● **PROBLEMS**:
1 – Answer these questions about the model documentation:
(a) Which activation function does the model use?
(b) How many tokens make up the tokenizer's vocabulary?
(c) What learning rate is set for the AdamW optimizer?
2 – Set down, word for word, the portion of the model documentation starting at "- The GELU activation" and ending at "hidden activations, respectively)".

* BEGIN DOCUMENT PASSAGE *

Hyperparameters are saved in checkpoints and automatically restored when loading.
The default settings are in `conf/defaults.yaml`.
Additional YAML configuration can be specified with the `-c PATH` option.
See `conf/xlab.yaml` for the configuration used to train the current release model.
Additional options (or overrides of the above configuration) can be specified on the command line.
To see the full list, run `./xlab.py --help`.


## Model
A transformer decoder, corresponding to a causal (unidirectional) encoder in the original architecture
([Vaswani et al. 2017](https://arxiv.org/abs/1706.03762)), "base" variant, with the following modifications:
 - Normalization is performed before the transformer sublayers.
   An extra normalization layer is added after the last feedforward sublayer.
   This improved both performance and training stability.
 - The GELU activation function is used (performance improvement)
 - Dropout is only applied in the attention and feedforward sublayers
   (to the product of the queries and keys, and to the hidden activations, respectively)
   (performance improvement)

Positional encodings are used, because learned positional embeddings degrade performance in the current setup.


## Tokenizer
The implementation from [torchtext](https://github.com/pytorch/text),
which lowercases the input text, strips punctuation, and yields tokens between whitespace boundaries.
The vocabulary is built from the 32K tokens with the highest frequencies across the training set.
Tokens matching special values (e.g. *&lt;unk&gt;* and *&lt;pad&gt;*) are escaped
in order to avoid misinterpretation and improve reversibility.


## Dataset
[wikimedia/wikipedia, 20231101.en](https://huggingface.co/datasets/wikimedia/wikipedia), split into:
 - train: 90%
 - val: 5%
 - test: 2.5%
 - predict: 2.5%

Articles (texts) are chunked into sequences with 50% overlap.


## Training
The model was trained on sequences of maximum length 256.
To speed up training and reduce memory usage, 16-bit mixed precision is used.
To mitigate stability issues, the bfloat16 data type is used, along with gradient clipping by norm 1.0.
The AdamW optimizer is used, with learning rate 3e-4 and weight decay 0.1.
The training ran on a single A100 GPU, with batch size 256, and was stopped after 4 epochs (440K steps after 2 days).

* END DOCUMENT PASSAGE *
* BEGIN SUPPLIED MATERIAL *

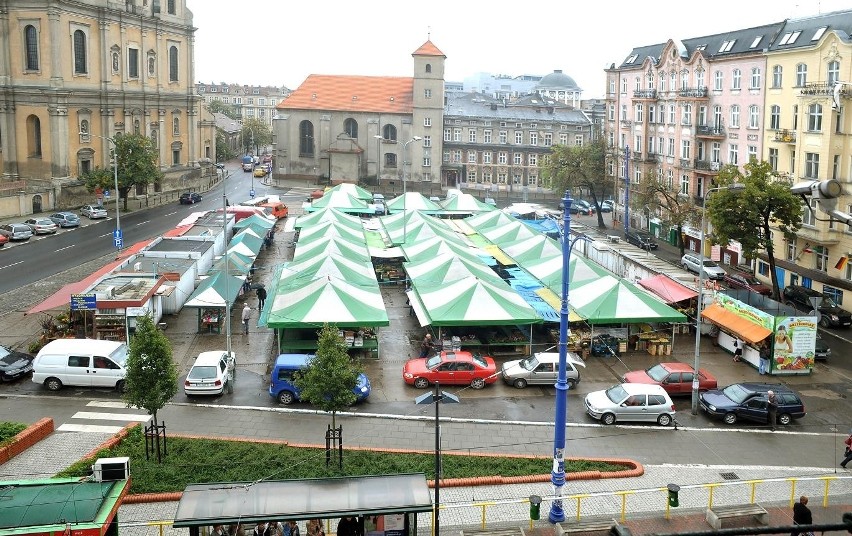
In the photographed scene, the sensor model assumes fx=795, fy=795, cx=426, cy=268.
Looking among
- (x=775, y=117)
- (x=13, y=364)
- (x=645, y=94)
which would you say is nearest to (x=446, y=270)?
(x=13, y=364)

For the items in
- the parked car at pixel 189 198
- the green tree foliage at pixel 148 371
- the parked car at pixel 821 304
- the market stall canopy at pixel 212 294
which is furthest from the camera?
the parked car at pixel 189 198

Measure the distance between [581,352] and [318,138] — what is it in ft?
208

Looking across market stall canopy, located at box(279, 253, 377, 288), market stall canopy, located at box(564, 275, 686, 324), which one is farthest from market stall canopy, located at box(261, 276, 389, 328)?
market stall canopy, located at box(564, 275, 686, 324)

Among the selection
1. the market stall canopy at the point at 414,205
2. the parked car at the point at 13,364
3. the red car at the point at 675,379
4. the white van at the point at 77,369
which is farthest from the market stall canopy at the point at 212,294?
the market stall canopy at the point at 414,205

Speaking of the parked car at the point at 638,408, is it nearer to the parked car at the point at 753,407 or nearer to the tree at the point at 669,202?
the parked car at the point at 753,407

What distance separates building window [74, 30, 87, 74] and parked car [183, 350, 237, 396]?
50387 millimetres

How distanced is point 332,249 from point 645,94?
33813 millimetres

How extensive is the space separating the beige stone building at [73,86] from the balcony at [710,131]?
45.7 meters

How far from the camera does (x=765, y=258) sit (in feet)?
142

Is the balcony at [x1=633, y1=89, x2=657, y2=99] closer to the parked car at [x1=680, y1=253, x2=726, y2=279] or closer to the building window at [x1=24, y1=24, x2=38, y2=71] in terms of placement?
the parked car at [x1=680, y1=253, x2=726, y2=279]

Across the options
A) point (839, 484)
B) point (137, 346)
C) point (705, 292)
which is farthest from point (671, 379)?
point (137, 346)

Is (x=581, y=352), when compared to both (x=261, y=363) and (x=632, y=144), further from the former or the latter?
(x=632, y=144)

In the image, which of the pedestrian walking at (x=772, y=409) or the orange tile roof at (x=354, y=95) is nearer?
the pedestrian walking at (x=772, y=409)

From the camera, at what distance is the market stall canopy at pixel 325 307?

* END SUPPLIED MATERIAL *

● **ANSWERS TO THE EXERCISE**:
1 –
(a) GELU
(b) 32K
(c) 3e-4

2 –
- The GELU activation function is used (performance improvement)
 - Dropout is only applied in the attention and feedforward sublayers
   (to the product of the queries and keys, and to the hidden activations, respectively)